Proceedings of the National Academy of Sciences of the United States of America

About the PNAS Member Editor
Name DeLong, Edward F.
Location University of Hawaii at Manoa
Primary Field Environmental Sciences and Ecology
Secondary Field Evolutionary Biology
 Election Citation
DeLong applies genomic technologies to dissect complex microbial assemblages. He developed methods for phylogenetic identification, functional characterization, and quantitation of bacterial species, as well as correlating such measurements with environmental parameters. Delong's research has changed marine microbial ecology.
 Research Interests
DeLong's scientific interests address central questions in oceanography and microbiology, with a focus on microbial genomics, biogeochemistry, and microbial ecology, and evolution.
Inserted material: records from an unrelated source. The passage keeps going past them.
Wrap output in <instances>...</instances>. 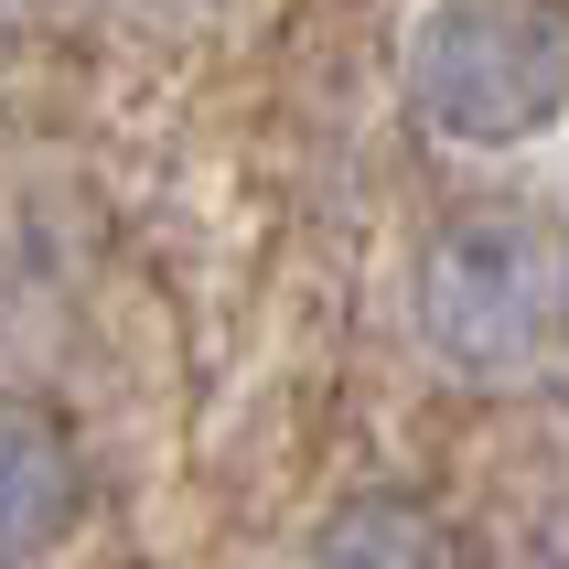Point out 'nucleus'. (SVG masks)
I'll list each match as a JSON object with an SVG mask.
<instances>
[{"label":"nucleus","instance_id":"obj_1","mask_svg":"<svg viewBox=\"0 0 569 569\" xmlns=\"http://www.w3.org/2000/svg\"><path fill=\"white\" fill-rule=\"evenodd\" d=\"M419 345L462 387H538L569 366V216L495 193L451 204L419 248Z\"/></svg>","mask_w":569,"mask_h":569},{"label":"nucleus","instance_id":"obj_2","mask_svg":"<svg viewBox=\"0 0 569 569\" xmlns=\"http://www.w3.org/2000/svg\"><path fill=\"white\" fill-rule=\"evenodd\" d=\"M409 108L462 151H516L569 119L559 0H430L409 22Z\"/></svg>","mask_w":569,"mask_h":569},{"label":"nucleus","instance_id":"obj_3","mask_svg":"<svg viewBox=\"0 0 569 569\" xmlns=\"http://www.w3.org/2000/svg\"><path fill=\"white\" fill-rule=\"evenodd\" d=\"M87 527V451L43 398H11L0 387V569L43 559Z\"/></svg>","mask_w":569,"mask_h":569},{"label":"nucleus","instance_id":"obj_4","mask_svg":"<svg viewBox=\"0 0 569 569\" xmlns=\"http://www.w3.org/2000/svg\"><path fill=\"white\" fill-rule=\"evenodd\" d=\"M312 569H473V548L451 538V516H430L419 495H355L322 516Z\"/></svg>","mask_w":569,"mask_h":569},{"label":"nucleus","instance_id":"obj_5","mask_svg":"<svg viewBox=\"0 0 569 569\" xmlns=\"http://www.w3.org/2000/svg\"><path fill=\"white\" fill-rule=\"evenodd\" d=\"M161 11H204V0H161Z\"/></svg>","mask_w":569,"mask_h":569},{"label":"nucleus","instance_id":"obj_6","mask_svg":"<svg viewBox=\"0 0 569 569\" xmlns=\"http://www.w3.org/2000/svg\"><path fill=\"white\" fill-rule=\"evenodd\" d=\"M0 11H22V0H0Z\"/></svg>","mask_w":569,"mask_h":569}]
</instances>
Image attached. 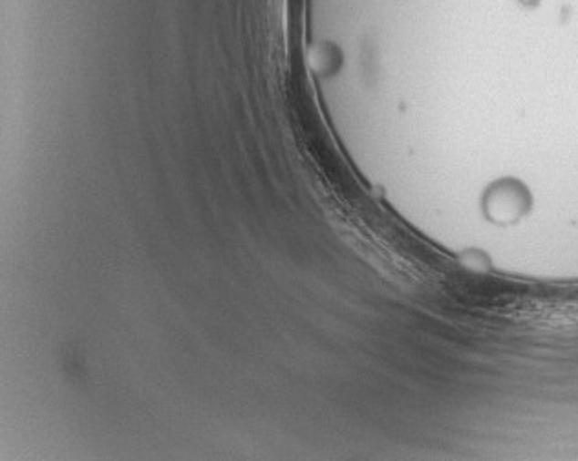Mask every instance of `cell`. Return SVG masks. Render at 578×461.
<instances>
[{
  "mask_svg": "<svg viewBox=\"0 0 578 461\" xmlns=\"http://www.w3.org/2000/svg\"><path fill=\"white\" fill-rule=\"evenodd\" d=\"M529 203V194L521 185L503 181L489 190L485 209L490 220L498 223H512L527 212Z\"/></svg>",
  "mask_w": 578,
  "mask_h": 461,
  "instance_id": "1",
  "label": "cell"
}]
</instances>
Understanding the emergent properties of microbes in their natural environmental settings, from genomes to biomes, has remained a central goal throughout his career. A large part of DeLong's efforts has been devoted to the study of microbes and microbial processes in the ocean, combining field-based approaches and genomic technologies. Development and application of genomic, biochemical and metabolic approaches to study marine microbial communities and processes has been a longstanding, central area of interest for DeLong?s lab. His work has ranged from temperate, to tropical, to polar environments, studying microbial processes from surface waters to the deep-sea. His research accomplishments include the discovery of rhodopsin-based phototrophy in bacteria, the demonstration of the abundance and widespread distribution of planktonic marine Archaea, and recognition of specific lineages of Archaea in the anaerobic oxidation of methane. DeLong currently is coupling high resolution, oceanographic field surveys with advanced genomic technologies, to map the diversity, variability of marine microbial communities in four dimensions in situ, and interpreting those dynamics in the context of global biogeochemical cycles. His current interests also focus on the nature of marine viruses and viral-like particles, and the structural and functional differences of particle-attached microbial communities from surface waters to the deep ocean, and their roles in the global carbon cycle.